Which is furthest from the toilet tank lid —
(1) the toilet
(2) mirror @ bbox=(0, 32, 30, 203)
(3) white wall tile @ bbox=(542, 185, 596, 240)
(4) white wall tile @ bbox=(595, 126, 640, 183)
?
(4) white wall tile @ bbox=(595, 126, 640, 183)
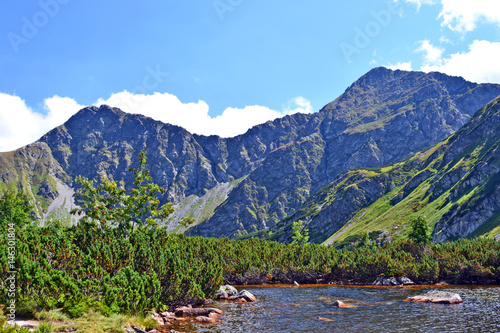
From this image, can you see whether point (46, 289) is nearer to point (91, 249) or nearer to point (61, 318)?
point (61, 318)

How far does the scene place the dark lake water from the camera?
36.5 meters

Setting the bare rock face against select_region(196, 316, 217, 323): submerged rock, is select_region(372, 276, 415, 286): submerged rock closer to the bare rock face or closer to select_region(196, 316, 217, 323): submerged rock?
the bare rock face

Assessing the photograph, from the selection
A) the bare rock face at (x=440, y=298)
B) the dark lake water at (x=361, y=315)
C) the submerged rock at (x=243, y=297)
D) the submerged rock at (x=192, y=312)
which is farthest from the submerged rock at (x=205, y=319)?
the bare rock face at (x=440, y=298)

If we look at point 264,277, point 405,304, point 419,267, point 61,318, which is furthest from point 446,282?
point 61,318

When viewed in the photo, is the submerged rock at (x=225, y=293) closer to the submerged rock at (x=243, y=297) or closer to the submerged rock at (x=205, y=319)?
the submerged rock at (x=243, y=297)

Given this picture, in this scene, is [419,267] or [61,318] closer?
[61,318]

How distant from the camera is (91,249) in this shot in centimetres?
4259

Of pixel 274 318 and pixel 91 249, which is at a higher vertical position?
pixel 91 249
....
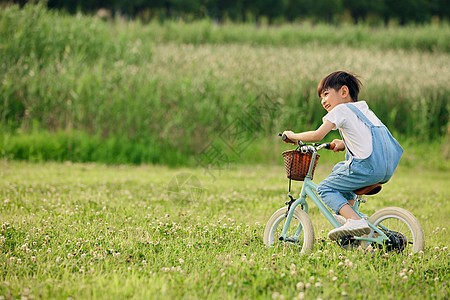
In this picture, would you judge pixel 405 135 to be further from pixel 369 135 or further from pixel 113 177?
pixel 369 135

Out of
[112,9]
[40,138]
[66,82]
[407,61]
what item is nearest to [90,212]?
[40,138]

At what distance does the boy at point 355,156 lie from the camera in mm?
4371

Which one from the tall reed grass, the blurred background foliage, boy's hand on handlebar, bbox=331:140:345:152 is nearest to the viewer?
....
* **SET PROBLEM**
Print the records between the lines containing "In this picture, would" and "Which one from", inclusive, unchanged.

* **SOLUTION TO THE PROBLEM**
In this picture, would you judge pixel 405 135 to be further from pixel 369 135 or further from pixel 113 177?
pixel 369 135

Out of
[112,9]
[40,138]
[66,82]
[407,61]
what item is nearest to [90,212]?
[40,138]

At what distance does the boy at point 355,156 lie from the camera in mm?
4371

Which one from the tall reed grass, the blurred background foliage, boy's hand on handlebar, bbox=331:140:345:152 is nearest to the viewer?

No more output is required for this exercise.